Big Data contre le cancer
En 2014, Google, à travers sa filiale Ventures, a investi 130 millions de dollars dans une startup dénommée Flatiron Health. Ventures a également investi dans DNAnexus, qui traite la génétique et le séquençage et l’exploitation des informations du génome humain pour la recherche en bio-informatique utilisant le big data. Le but de Flatiron Health est de soigner le cancer avec l’aide du big data : imaginons un instant que l’on puisse, grâce à la magie du big data, à extraire de l’énorme base de données mondiale de tous les malades du cancer, une combinaison de médicaments, de mode de vie, d’alimentation, de comportement, de manipulations, etc… qui retarde le développement des tumeurs au point de permettre au malade d’avoir un mode de vie normal et une espérance de vie normale. Alors, dans ce cas-là, on pourra dire que le cancer, qui n’a pas été vaincu par la physique, par la chimie ni par la biologie, sera vaincu par l’informatique et les mathématiques. Ça serait une première révolution du genre dans l’histoire de l’humanité.
Un monde de possibilités
Le big data est défini par les cinq V : Volume, Variety, Velocity, Veracity et Value. Nous venons de parcourir un minuscule échantillon des immenses possibilités offertes par le big data. Si nous parlons business autours du big data, il existe deux directions : horizontale, sur les techniques d’analyse et d’exploitation des données, et verticale, dans l’utilisation de ces techniques et leur application à un domaine particulier. Dans la première, la startup Big Mama est la locomotive algérienne mais ne devrait pas être la seule à occuper le terrain, tant il y a à faire. Quant aux applications verticales, chaque business doit considérer, sérieusement, la possibilité de générer, récolter et exploiter les données qu’il génère. Ceci peut avoir deux types de conséquences sur son activité. D’abord et surtout, il lui permettra d’optimiser son action et gagner en efficacité face à la concurrence. Dans le domaine du commerce par exemple, récolter des quantités de données de ses points de vente permettrait, avec le big data, de choisir la position optimale de son prochain point de vente. Ceci permettrait également de définir une politique de prix dynamique, optimale, en fonction du lieu de vente.

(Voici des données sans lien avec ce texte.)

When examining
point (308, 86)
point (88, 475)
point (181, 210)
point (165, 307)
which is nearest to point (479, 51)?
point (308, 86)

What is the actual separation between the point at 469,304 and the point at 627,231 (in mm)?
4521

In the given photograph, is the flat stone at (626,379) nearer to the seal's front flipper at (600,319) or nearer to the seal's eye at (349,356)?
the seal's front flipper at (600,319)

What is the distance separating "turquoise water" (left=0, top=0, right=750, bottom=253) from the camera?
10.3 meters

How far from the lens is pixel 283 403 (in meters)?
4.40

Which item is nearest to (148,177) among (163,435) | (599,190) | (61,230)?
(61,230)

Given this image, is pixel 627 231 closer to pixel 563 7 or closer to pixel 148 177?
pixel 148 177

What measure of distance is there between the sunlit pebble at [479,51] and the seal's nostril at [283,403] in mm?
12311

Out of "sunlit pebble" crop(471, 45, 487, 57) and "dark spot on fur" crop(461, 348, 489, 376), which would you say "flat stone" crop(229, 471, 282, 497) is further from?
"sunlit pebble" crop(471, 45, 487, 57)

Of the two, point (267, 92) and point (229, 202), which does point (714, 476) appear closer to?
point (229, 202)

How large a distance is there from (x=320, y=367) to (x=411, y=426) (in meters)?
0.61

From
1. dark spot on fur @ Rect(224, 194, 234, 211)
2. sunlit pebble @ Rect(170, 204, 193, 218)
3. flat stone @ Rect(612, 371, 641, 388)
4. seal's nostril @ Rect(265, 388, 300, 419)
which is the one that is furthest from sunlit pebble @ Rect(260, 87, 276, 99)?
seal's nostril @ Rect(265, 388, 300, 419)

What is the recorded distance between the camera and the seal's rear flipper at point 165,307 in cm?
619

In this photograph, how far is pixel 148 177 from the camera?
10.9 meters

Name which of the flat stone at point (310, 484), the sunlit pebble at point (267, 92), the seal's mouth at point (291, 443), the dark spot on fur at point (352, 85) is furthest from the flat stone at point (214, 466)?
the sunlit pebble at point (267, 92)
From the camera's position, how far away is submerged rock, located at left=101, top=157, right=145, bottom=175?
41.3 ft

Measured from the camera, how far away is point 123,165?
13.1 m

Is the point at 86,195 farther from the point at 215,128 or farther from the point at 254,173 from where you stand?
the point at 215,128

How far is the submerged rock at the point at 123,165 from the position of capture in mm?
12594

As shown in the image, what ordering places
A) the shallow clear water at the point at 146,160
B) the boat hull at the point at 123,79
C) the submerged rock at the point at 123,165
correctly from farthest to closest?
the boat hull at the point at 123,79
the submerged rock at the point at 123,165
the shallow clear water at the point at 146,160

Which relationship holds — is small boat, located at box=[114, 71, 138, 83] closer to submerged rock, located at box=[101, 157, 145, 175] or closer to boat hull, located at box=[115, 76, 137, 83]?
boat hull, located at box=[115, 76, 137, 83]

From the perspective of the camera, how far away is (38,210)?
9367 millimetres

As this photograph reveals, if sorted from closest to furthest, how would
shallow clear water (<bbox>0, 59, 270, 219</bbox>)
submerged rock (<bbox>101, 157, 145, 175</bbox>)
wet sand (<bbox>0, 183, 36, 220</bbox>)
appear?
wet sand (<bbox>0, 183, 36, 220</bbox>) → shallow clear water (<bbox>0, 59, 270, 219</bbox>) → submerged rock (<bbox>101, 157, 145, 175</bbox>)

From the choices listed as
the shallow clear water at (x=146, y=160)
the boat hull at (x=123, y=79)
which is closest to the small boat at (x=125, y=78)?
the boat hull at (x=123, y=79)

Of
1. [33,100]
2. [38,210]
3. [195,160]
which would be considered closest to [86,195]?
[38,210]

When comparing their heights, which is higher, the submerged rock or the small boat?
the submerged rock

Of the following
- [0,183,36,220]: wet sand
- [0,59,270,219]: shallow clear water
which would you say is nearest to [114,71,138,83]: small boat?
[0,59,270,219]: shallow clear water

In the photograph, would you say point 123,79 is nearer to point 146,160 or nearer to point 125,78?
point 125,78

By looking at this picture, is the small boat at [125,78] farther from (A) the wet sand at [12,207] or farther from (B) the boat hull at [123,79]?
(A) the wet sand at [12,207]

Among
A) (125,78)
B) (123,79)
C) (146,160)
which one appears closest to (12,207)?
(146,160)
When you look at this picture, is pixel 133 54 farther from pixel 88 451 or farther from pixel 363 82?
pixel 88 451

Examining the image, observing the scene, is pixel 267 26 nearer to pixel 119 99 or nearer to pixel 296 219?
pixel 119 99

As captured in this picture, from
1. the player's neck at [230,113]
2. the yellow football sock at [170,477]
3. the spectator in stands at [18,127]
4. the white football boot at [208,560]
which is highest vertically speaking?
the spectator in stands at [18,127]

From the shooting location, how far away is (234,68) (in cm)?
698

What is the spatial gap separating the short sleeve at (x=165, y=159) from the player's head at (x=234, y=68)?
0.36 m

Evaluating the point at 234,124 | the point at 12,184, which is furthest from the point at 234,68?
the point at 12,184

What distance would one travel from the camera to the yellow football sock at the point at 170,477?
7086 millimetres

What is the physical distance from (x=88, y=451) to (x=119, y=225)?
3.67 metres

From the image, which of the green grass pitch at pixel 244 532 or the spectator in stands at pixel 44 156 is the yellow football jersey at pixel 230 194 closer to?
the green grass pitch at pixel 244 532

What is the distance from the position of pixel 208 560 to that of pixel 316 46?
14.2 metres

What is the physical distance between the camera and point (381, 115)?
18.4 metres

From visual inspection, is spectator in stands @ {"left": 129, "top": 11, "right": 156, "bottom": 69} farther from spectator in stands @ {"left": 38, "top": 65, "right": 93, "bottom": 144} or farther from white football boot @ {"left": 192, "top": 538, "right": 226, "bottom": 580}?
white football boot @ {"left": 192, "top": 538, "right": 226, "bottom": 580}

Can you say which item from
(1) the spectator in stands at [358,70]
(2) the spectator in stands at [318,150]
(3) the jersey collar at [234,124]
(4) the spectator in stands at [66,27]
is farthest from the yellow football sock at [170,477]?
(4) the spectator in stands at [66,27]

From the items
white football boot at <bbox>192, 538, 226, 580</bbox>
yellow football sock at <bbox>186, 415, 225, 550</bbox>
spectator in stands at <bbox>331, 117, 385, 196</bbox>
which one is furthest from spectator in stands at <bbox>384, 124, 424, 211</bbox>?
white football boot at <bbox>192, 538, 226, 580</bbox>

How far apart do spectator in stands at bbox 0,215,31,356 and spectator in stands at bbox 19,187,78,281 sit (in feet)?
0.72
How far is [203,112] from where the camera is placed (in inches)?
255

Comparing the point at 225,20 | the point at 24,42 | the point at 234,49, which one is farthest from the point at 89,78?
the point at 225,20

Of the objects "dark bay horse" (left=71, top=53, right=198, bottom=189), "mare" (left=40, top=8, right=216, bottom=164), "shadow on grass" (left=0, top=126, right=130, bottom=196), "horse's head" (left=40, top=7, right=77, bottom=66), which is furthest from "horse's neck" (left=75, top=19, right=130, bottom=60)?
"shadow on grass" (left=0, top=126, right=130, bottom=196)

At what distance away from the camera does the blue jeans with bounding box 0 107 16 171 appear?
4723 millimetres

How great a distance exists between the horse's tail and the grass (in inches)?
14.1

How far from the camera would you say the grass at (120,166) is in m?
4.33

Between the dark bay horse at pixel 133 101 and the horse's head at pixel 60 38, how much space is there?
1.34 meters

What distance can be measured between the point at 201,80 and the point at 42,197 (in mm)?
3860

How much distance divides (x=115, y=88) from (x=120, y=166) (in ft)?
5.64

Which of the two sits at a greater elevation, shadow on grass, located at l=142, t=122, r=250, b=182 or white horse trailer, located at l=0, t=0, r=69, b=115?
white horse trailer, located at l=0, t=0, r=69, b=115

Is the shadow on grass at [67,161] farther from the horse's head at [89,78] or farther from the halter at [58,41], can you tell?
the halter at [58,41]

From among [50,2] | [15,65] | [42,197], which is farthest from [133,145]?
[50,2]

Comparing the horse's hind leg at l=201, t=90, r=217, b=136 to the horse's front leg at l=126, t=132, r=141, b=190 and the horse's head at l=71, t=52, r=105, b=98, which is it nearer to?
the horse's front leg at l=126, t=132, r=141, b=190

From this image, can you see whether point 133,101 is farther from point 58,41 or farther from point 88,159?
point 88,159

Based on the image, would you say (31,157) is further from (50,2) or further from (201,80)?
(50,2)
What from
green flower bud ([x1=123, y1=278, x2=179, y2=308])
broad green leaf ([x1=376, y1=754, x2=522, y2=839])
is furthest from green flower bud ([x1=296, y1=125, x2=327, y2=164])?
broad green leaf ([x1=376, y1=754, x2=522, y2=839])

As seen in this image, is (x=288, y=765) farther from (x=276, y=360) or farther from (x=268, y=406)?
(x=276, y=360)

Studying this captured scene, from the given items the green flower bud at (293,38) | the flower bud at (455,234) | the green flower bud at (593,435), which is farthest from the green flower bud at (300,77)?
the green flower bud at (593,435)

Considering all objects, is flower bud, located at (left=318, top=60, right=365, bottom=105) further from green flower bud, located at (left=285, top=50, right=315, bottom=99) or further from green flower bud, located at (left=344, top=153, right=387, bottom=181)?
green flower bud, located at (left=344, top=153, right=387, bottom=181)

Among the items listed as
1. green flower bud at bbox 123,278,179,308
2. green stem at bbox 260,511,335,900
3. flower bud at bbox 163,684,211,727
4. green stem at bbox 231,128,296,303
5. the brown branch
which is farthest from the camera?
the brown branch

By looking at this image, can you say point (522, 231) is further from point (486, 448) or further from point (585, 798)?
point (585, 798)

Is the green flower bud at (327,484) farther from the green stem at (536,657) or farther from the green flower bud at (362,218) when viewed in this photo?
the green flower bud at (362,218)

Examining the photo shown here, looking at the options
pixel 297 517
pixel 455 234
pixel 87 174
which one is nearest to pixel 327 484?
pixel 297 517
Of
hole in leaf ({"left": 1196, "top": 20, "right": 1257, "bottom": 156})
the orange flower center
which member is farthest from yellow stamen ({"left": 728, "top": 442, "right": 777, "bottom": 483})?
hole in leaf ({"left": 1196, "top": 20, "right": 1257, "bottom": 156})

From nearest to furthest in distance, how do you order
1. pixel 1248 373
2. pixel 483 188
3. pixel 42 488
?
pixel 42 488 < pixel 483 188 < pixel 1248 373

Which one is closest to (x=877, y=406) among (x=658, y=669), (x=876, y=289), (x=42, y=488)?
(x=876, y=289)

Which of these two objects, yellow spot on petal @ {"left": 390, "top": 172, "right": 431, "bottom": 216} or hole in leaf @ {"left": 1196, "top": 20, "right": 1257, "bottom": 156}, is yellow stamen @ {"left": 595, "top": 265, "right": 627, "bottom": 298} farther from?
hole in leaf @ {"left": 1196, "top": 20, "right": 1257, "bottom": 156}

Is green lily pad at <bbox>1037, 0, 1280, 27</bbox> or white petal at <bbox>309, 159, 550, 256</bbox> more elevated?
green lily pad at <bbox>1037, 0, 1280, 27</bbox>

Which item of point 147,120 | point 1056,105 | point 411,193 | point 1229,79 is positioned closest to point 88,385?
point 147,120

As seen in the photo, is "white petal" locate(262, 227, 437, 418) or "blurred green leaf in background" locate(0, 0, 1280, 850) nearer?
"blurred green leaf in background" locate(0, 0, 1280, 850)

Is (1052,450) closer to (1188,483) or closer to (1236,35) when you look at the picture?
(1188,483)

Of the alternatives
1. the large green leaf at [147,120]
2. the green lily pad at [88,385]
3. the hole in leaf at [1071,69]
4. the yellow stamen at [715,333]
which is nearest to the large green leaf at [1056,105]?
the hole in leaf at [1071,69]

Mais le big data peut également lui permettra de proposer à ses clients un service à très forte valeur ajoutée. Par exemple, dans le domaine du recrutement, LinkedIn propose un service d’un nouveau type consistant à sélectionner pour les recruteurs les candidats idéaux en fonction des spécifications du poste à pourvoir et du parcourt du candidat. Ceci permet aux clients en question de raccourcir considérablement leur processus de recrutement.
Les possibilités sont infinies. Dans une ère ou le coût du stockage a baissé drastiquement, la récolte possible, les couches logiciels open source, les méthodes d’analyse matures et la plus-value offerte extrêmement conséquente et même décisive pour la plupart des business, il devrait se créer un grand nombre de startups offrant ce genre de services.